Reproduce the material in full, unchanged.

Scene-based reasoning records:
"""

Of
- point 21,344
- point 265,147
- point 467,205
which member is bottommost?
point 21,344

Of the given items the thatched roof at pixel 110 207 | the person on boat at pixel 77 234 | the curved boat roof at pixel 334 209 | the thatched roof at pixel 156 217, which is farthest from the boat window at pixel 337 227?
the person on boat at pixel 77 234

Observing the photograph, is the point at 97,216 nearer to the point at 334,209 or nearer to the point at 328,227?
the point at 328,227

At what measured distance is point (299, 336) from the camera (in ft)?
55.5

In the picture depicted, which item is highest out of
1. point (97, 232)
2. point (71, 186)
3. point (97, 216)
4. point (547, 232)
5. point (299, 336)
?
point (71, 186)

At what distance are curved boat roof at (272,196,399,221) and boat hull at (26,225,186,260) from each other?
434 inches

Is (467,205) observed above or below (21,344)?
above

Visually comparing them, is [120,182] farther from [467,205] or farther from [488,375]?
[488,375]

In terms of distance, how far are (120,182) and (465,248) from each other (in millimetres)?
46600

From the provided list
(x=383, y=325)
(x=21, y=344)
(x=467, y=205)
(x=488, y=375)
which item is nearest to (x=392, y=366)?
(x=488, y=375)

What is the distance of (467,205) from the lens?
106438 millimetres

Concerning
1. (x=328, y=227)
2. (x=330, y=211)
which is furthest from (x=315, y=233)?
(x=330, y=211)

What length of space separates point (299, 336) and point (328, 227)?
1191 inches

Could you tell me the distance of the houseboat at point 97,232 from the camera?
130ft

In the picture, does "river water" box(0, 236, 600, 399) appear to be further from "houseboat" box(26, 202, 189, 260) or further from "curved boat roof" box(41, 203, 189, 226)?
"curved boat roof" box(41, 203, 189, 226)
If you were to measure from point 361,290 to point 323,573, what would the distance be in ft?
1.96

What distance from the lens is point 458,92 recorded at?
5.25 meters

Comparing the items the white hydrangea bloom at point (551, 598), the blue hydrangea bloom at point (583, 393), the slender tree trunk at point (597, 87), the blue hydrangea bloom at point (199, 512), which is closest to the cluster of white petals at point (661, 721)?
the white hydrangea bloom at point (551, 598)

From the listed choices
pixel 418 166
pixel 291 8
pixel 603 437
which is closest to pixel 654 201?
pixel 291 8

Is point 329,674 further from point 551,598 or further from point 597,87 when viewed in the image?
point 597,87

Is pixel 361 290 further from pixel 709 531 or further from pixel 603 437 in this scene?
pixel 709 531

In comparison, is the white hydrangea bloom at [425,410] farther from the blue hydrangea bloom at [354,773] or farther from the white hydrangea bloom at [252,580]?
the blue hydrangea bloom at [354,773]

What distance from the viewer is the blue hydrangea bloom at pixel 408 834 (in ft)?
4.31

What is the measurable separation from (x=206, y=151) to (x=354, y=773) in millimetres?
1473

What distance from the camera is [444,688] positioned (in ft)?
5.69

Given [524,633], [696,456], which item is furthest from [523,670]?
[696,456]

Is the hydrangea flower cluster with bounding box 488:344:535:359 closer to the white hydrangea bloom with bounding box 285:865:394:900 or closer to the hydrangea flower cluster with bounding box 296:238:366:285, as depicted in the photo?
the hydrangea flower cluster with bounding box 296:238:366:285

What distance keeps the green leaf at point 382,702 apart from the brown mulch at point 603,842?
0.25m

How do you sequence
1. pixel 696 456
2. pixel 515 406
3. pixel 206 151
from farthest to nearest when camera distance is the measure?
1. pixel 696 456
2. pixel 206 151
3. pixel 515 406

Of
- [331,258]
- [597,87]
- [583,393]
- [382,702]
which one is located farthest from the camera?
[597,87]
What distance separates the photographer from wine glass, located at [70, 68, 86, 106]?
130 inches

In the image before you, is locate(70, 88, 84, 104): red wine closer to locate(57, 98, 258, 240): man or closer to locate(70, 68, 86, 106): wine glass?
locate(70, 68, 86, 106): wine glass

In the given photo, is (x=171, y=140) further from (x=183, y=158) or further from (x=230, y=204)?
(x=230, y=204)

"""

* **Answer**
Of
- point 21,344
- point 265,147
- point 467,205
which member is bottommost?
point 21,344

Of the given items the thatched roof at pixel 110 207 | the person on boat at pixel 77 234 | the curved boat roof at pixel 334 209 | the thatched roof at pixel 156 217, which is farthest from the boat window at pixel 337 227?
the person on boat at pixel 77 234

Observing the photograph, is the point at 97,216 nearer to the point at 334,209 or nearer to the point at 328,227?
the point at 328,227

At what measured distance is point (299, 336) from the camera (in ft)?
55.5

In the picture depicted, which item is highest out of
1. point (97, 232)
2. point (71, 186)
3. point (97, 216)
4. point (547, 232)
5. point (299, 336)
?
point (71, 186)

At what distance are curved boat roof at (272,196,399,221) and boat hull at (26,225,186,260) from each other?
434 inches

Is (467,205) observed above or below (21,344)?
above

Visually comparing them, is [120,182] farther from [467,205] or farther from [488,375]?
[488,375]

In terms of distance, how far are (120,182) and (465,248) from each other (in millimetres)?
46600

From the provided list
(x=383, y=325)
(x=21, y=344)
(x=467, y=205)
(x=488, y=375)
which item is nearest to (x=392, y=366)?
(x=488, y=375)

What is the distance of (467,205) from the lens?
106438 millimetres

Concerning
1. (x=328, y=227)
2. (x=330, y=211)
which is furthest from (x=315, y=233)?
(x=330, y=211)

What length of space separates point (299, 336) and point (328, 227)?
1191 inches

Could you tell me the distance of the houseboat at point 97,232 from the camera?
130ft

In the picture, does "river water" box(0, 236, 600, 399) appear to be further from "houseboat" box(26, 202, 189, 260) or further from "curved boat roof" box(41, 203, 189, 226)?
"curved boat roof" box(41, 203, 189, 226)
If you were to measure from point 361,290 to point 323,573, what would the distance be in ft?
1.96

What distance from the lens is point 458,92 recorded at?
5.25 meters

Comparing the items the white hydrangea bloom at point (551, 598), the blue hydrangea bloom at point (583, 393), the slender tree trunk at point (597, 87), the blue hydrangea bloom at point (199, 512), which is closest to the cluster of white petals at point (661, 721)?
the white hydrangea bloom at point (551, 598)

From the listed choices
pixel 418 166
pixel 291 8
pixel 603 437
which is closest to pixel 654 201?
pixel 291 8

Is point 329,674 further from point 551,598 or further from point 597,87 when viewed in the image?
point 597,87

Is pixel 361 290 further from pixel 709 531 or further from pixel 603 437 in this scene?
pixel 709 531

In comparison, is the white hydrangea bloom at [425,410] farther from the blue hydrangea bloom at [354,773] or farther from the white hydrangea bloom at [252,580]?
the blue hydrangea bloom at [354,773]

What distance from the viewer is the blue hydrangea bloom at pixel 408 834 (in ft)?
4.31

What is the measurable separation from (x=206, y=151) to (x=354, y=773) in millimetres?
1473

What distance from the camera is [444,688] positioned (in ft)?
5.69

Given [524,633], [696,456], which item is furthest from [523,670]?
[696,456]

Is the hydrangea flower cluster with bounding box 488:344:535:359 closer to the white hydrangea bloom with bounding box 285:865:394:900 or closer to the hydrangea flower cluster with bounding box 296:238:366:285, as depicted in the photo?
the hydrangea flower cluster with bounding box 296:238:366:285

What distance keeps the green leaf at point 382,702 apart from the brown mulch at point 603,842?
0.25m

How do you sequence
1. pixel 696 456
2. pixel 515 406
3. pixel 206 151
from farthest to nearest when camera distance is the measure?
1. pixel 696 456
2. pixel 206 151
3. pixel 515 406

Of
- [331,258]
- [597,87]
- [583,393]
- [382,702]
which one is located farthest from the camera?
[597,87]
What distance separates the photographer from wine glass, located at [70, 68, 86, 106]?
130 inches

In the image before you, is locate(70, 88, 84, 104): red wine closer to locate(57, 98, 258, 240): man or closer to locate(70, 68, 86, 106): wine glass?
locate(70, 68, 86, 106): wine glass

In the given photo, is (x=171, y=140) further from (x=183, y=158) or further from (x=230, y=204)?
(x=230, y=204)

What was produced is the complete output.